**Goal of the exercise:**
Output exactly the lines that run from the line with "What is the distance from" to the end of the material, both ends included, and no other lines.
···
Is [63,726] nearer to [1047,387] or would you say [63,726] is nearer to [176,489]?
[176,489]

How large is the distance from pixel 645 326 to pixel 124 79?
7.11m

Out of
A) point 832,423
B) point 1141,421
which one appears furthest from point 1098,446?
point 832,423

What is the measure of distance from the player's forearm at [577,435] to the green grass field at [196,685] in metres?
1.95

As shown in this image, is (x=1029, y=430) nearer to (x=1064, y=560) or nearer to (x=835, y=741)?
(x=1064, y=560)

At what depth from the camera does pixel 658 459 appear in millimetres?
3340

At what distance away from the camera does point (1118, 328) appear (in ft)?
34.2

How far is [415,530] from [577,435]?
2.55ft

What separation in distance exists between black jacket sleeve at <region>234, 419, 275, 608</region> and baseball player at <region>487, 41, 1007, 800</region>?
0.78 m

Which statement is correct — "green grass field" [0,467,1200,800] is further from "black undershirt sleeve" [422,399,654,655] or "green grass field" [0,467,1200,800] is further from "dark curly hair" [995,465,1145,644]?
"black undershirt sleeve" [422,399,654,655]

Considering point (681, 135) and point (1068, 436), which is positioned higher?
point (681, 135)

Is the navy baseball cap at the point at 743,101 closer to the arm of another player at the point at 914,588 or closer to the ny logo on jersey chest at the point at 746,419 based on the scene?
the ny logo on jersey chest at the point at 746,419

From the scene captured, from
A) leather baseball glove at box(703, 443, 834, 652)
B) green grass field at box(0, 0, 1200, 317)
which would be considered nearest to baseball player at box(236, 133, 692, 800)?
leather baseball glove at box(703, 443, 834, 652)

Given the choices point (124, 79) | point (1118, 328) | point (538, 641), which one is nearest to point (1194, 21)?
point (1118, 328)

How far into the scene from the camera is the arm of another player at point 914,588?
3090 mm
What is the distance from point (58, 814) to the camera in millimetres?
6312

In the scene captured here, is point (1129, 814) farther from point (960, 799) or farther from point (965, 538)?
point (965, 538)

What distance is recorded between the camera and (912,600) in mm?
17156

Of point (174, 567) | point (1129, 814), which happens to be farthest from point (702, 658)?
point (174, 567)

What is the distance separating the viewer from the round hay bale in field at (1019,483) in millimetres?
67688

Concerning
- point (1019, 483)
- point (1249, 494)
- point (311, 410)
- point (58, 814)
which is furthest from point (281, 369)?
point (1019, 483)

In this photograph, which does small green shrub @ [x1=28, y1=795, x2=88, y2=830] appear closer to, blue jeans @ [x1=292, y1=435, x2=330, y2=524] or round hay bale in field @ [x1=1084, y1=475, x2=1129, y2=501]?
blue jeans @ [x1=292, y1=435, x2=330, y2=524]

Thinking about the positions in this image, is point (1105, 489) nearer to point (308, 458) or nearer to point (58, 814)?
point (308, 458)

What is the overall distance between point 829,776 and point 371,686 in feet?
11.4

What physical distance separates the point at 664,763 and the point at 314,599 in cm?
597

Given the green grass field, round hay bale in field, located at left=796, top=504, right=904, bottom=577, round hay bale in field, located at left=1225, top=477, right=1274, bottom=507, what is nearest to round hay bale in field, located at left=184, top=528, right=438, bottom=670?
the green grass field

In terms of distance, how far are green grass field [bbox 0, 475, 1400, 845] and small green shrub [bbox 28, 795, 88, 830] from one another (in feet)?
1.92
···
**Answer to the task:**
What is the distance from point (58, 814) to the camera in millimetres?
6312

In the scene captured here, is point (1129, 814) farther from point (960, 799) or farther from point (965, 538)?
point (965, 538)

What distance is recorded between the camera and (912,600) in mm?
17156

Of point (174, 567) | point (1129, 814), which happens to be farthest from point (702, 658)?
point (174, 567)

What is the distance separating the viewer from the round hay bale in field at (1019,483) in millimetres?
67688

Concerning
- point (1019, 483)
- point (1249, 494)
- point (311, 410)
- point (58, 814)
which is furthest from point (281, 369)?
point (1019, 483)

In this photograph, which does small green shrub @ [x1=28, y1=795, x2=88, y2=830] appear closer to, blue jeans @ [x1=292, y1=435, x2=330, y2=524] or round hay bale in field @ [x1=1084, y1=475, x2=1129, y2=501]?
blue jeans @ [x1=292, y1=435, x2=330, y2=524]

Thinking about the positions in this image, is point (1105, 489) nearer to point (308, 458) or nearer to point (58, 814)?
point (308, 458)

What is the overall distance between point 829,776 and point 371,686 in feet?
11.4

What physical distance separates the point at 664,763 and the point at 314,599 in cm?
597

Given the green grass field, round hay bale in field, located at left=796, top=504, right=904, bottom=577, round hay bale in field, located at left=1225, top=477, right=1274, bottom=507, what is nearest to round hay bale in field, located at left=184, top=528, right=438, bottom=670?
the green grass field

In terms of distance, how far are green grass field [bbox 0, 475, 1400, 845] and small green shrub [bbox 28, 795, 88, 830] from one another (in feet)?
1.92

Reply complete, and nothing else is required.